Fateless
Imre Kertész
Northwestern University Press, 1992
191 pages
This book review begins on a philosophical note occasioned by the title of the book. The title – Fateless – is a lexical construct that is not listed in most English dictionaries but it follows the form of a descriptive word, an adjective. So, the author of Fateless, Imre Kertesz, has in his thinly veiled memoir of his own Holocaust experiences, chosen to give his book an intriguing title that appears to contradict the terrible fate of six million Jews in Europe and the suffering of those that survived…
Kertesz was born in Hungary in 1929, and when he was transported on a German train to Auschwitz, he was all of fourteen years old. The book was first published in 1975 and the fate of one third of the Jewish people, murdered in the Holocaust, was well on the way to receiving canonical status in the tomes dealing with man’s inhumanity to man. The ‘fate’ of six million Jews murdered in Europe because of an ideology became the benchmark for the whole subject of genocide after World War II and the Holocaust.
The boy Imre Kertesz was en route to becoming part and parcel of this tragic fate for the majority of Europe’s Jews, but against all odds he survived to become the adult – author Imre Kertesz. Kertesz presented the world with, amongst other works, this account of his protagonist, George Koves, in this book he called Fateless.
The dissonance created here is deafening.
Does the non-word “Fateless” suddenly become loaded with ominous overtones when applied to the number of six million whose fate generated the term "Genocide," coined in the aftermath of the Second World War and the Holocaust? Is genocidal murder on such an unprecedented scale so incomprehensible that their fate can’t be verbalized? And perhaps, were the author’s experiences such that he could only portray them through a protagonist with another name?
All these questions are definitely a preoccupation of this reviewer’s mindset and they are highlighted by the strange name of the book.
The story presented through the main character George is the harrowing journey of a young fourteen-year-old from the security of his family surroundings in Budapest into the extreme ordeals he undergoes at the hands of the Nazis in Auschwitz, totally devoid of any family context or support. The year is 1944, late in the history of the Second World War and the Holocaust with all the attendant suffering metered out to European Jewry specifically and Europe in general. However, the fact that George Koves and more than four hundred thousand Hungarian Jews will suffer deportation and most will be murdered in less than half a year does not make their suffering less anguished, and the story presented here in Fateless is as difficult to absorb as any story of Holocaust horror.
The list of trials and tribulations is beyond any reader’s ability to understand. Anyone who wasn’t in a concentration camp is mainly dependent on survivors’ descriptions when attempting to penetrate that reality because the system created by demonic Nazi inventiveness is one of the pinnacles of radical evil. And no average human being could imagine it.
So Imre Kertesz invents his protagonist, George Koves, to lead us through the mire. The book begins with a description of George’s family and their preparations for his father, who is being shipped off to a labor camp on the morrow.
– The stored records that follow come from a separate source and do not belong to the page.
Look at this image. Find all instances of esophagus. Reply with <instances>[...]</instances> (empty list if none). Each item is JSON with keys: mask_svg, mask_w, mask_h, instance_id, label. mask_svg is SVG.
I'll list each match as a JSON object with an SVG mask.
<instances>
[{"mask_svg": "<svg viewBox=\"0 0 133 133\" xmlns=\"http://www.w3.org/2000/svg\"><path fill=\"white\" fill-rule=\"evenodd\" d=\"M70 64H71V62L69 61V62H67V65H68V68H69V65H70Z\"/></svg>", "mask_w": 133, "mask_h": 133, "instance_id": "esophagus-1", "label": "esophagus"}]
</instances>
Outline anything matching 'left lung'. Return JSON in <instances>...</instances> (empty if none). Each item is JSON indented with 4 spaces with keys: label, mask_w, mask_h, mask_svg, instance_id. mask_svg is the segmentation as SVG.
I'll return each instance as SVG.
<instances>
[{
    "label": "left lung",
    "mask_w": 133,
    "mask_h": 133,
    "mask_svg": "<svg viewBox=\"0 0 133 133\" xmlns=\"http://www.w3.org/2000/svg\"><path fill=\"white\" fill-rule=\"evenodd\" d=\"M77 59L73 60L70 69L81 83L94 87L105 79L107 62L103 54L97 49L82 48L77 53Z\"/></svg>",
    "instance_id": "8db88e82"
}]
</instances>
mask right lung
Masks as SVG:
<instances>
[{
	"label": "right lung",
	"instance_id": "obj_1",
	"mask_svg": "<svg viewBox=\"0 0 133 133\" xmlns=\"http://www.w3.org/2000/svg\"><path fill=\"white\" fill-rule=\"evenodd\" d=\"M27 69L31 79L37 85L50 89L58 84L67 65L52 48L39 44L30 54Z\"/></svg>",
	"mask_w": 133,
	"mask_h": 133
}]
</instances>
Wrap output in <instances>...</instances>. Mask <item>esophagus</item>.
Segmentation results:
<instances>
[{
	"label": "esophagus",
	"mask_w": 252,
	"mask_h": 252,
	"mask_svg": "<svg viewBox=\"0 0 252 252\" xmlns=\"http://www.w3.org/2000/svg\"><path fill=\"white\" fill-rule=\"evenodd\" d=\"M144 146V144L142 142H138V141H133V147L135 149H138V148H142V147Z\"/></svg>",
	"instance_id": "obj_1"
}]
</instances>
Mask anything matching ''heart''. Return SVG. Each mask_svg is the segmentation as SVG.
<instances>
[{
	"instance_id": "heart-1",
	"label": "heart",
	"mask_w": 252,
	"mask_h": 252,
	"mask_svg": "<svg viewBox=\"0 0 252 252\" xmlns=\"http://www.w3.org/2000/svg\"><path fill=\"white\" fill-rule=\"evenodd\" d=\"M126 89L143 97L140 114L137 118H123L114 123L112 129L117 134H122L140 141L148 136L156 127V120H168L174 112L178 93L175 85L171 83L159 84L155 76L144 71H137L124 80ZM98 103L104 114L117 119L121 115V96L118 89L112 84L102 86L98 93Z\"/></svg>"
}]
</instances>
The reader is introduced to various members of his family: father, stepmother, biological mother, uncles and aunts, all of whom are presented in the context of bidding George’s father farewell. Details about family affairs and intrigues abound and one could be duped into thinking that the book will be about some regular family saga with a teenage son growing up and experiencing his first kiss with a neighborhood girl before twenty-five pages are up. In fact, an everyday tone, sentence, and descriptive phrase are part of the uniqueness of this account of radical evil as George’s descent into his ‘fateless’ Holocaust fate unfolds, page after page. Kertesz concludes the first chapter with a stunning last sentence about Koves’s father being taken off to forced labor that provides evidence of this engaging and discombobulating style that pervades the book: “…we were still able to send him, poor dear man, off to labor camp with the memory of a beautiful day.”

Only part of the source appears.